We publish in full the editorial of Caliban #0, the new magazine of the Rome Opera House
Why does a theatre feel the need to issue a magazine that is not a publication that promotes its forthcoming performances, but rather an occasion for reflection, insight, confrontation and debate that takes its cue from the performances it programmes and focuses on the major issues we all come to terms with in our daily lives and experiences? Because that is precisely what theatres are for. They are places of discussion, where ideas are exchanged. They are places that welcome questioning, places where the anxieties of the times we live in are explored, and where the deepest and most complex instances of our being citizens, take the priority even before being spectators.
This is why Calibano, the magazine of the Teatro dell’Opera of Rome, was conceived. We live in a time where too often there is a tendency to trivialise or simplify complex phenomena. Instead, complexity must be addressed without hesitation in its multifaceted and sometimes even ambiguous complexity. The choice of an opera or the choice of a play , today more than ever, has the significance of a challenge and has to take into account the need and the responsibility of an open and attentive observation of all contemporary feelings. We must dare, we must have the courage to face the problems of our time rather than avoiding them or eluding them in the neutral silence of more comfortable choices, and the audience has to question itself along with us. The theatre is the place where many questions arise and where we may try to find (preferably together) possible answers.
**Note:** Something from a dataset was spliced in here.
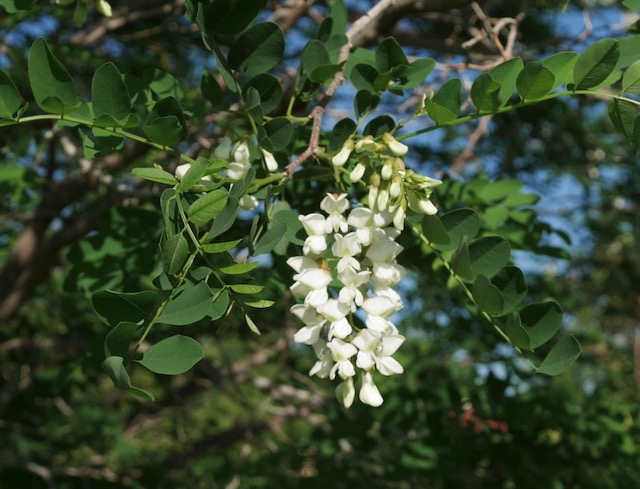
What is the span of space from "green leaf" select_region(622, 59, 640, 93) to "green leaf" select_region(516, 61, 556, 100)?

Magazines are the most exciting forums for thinking and exchanging ideas, for observing the world around us and for building a community of thought. This is why Calibano was conceived: to create a new community within the big home that an opera house ideally represents. A community that writes, that reads, that meets to watch a performance in a public space. Until yesterday there was (only) an author speaking from a stage to an audience sitting in the stalls listening to that ‘word’. From today there is (also) Calibano: a way to bring home with us a thought that always starts from that ‘word’ that our programming will offer to the audience and that Calibano will enrich with a deep, critical, open, secular, and free thinking.
This is a forum for democracy in a public space that by definition, by origin and by tradition, is a place for democratic participation.